Licensure for ADN Students
ADN graduates can qualify to take the NCLEX-RN exam and become licensed nurses. Nursing license requirements vary by state. Approved programs meet board-established curriculum and clinical experience requirements. Some state boards require candidates to submit official transcripts.
States such as Colorado only license graduates of nursing programs accredited by the Commission on Collegiate Nursing Education or the Accreditation Commission for Education in Nursing.
Nurses pay for their initial licensure. Costs vary by state. Nurses also pay to renew their licenses periodically. License renewal requires about 30 hours of continuing education every two years. Specific requirements vary by state.
Some nurses obtain licenses in other states through licensure reciprocity agreements. State boards that participate in agreements such as the Nurse Licensure Compact can help nurses transfer their license.
Best Online Associate in Nursing (ADN) Programs
Licensed practical nurses enroll in NCMC's nine-month ADN program to advance their career and salary potential. Coursework includes adult nursing, pharmacology, and leadership in nursing. Online learners visit campus 2-3 times per semester to perform a simulation lab. They remain in good academic standing by maintaining a minimum 2.0 GPA.
Students who need help balancing work and their education turn to Student Support Services. This resource features tutoring sessions, enrichment workshops, and outside scholarship exploration. NCMC also offers accessibility services to degree-seekers with one or more disabilities.
Online ADN program admission requirements include possessing an active LPN license, taking an entrance exam, and earning a minimum 2.0 undergraduate GPA in previous college courses. Other admissions steps include passing a criminal background check and a drug screen. All online learners pay the same tuition rate regardless of residency. Some students qualify for state and federal financial aid opportunities.

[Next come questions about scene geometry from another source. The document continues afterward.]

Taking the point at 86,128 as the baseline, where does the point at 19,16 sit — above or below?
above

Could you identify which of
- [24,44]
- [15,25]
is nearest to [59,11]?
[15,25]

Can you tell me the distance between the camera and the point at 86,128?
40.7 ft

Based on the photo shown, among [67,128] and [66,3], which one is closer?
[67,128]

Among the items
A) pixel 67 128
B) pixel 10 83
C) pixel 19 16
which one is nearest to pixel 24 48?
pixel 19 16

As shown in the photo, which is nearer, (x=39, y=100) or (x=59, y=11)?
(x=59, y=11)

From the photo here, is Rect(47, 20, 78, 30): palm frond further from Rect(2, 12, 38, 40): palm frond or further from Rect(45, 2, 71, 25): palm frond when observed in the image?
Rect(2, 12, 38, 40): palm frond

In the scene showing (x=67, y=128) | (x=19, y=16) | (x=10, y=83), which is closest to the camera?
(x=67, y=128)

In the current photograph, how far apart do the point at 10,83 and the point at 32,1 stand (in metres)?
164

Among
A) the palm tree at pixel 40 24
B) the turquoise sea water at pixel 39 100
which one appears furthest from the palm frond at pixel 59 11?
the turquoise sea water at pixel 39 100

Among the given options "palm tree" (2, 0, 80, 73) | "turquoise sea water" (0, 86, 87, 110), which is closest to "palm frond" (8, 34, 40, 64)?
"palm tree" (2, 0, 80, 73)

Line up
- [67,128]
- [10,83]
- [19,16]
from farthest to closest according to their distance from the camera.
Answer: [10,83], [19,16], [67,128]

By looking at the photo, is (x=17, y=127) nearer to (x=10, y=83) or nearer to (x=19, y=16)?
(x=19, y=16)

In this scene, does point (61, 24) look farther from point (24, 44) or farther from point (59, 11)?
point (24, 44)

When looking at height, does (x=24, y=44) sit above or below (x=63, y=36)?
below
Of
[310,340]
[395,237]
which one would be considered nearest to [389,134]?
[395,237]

A-State's associate in nursing program uses accelerated seven-week courses, and students need not visit campus at any point during their education. The 66-credit curriculum features courses in role development, nursing mental health, and microbiology for nursing and allied health. Degree-seekers complete a six-part practicum experience at their job site and different local healthcare facilities.
Nursing students turn their degree into career advancement by using Career Services' job guides. This resource offers other services such as one-on-one appointments with a career counselor, job fairs, and virtual mock interviews. Learners access these helpful resources through Handshake.
Prospective associate in nursing degree students should possess a minimum 2.5 undergraduate GPA, an active LPN, and at least one year of work experience. A-State's program currently accepts only Arkansas residents. The university also sponsors six institutional scholarships, and each one requires a separate application.
Although situated in Albany, New York, Excelsior educates ADN program learners throughout the nation with its 100% online curriculum. Students select between an AS or AAS in nursing. The AS features additional general education courses. Major coursework in both programs includes human anatomy and physiology, microbiology, and health differences across the lifespan.
Students earning the ADN degree visit the Excelsior Career Development (CD) website to explore different industries, compare employers, and optimize a resume and cover letter. CD also provides learners with numerous links to top private job boards, as well as advice on acing an interview and building professional skills.
Excelsior admits learners from 17 states. Prospective students should possess either an LPN or LVN. The college also requires professional experience and asks that all applicants take the Test of Essential Academic Skills. Excelsior does not charge out-of-state tuition and offers various institutional scholarships.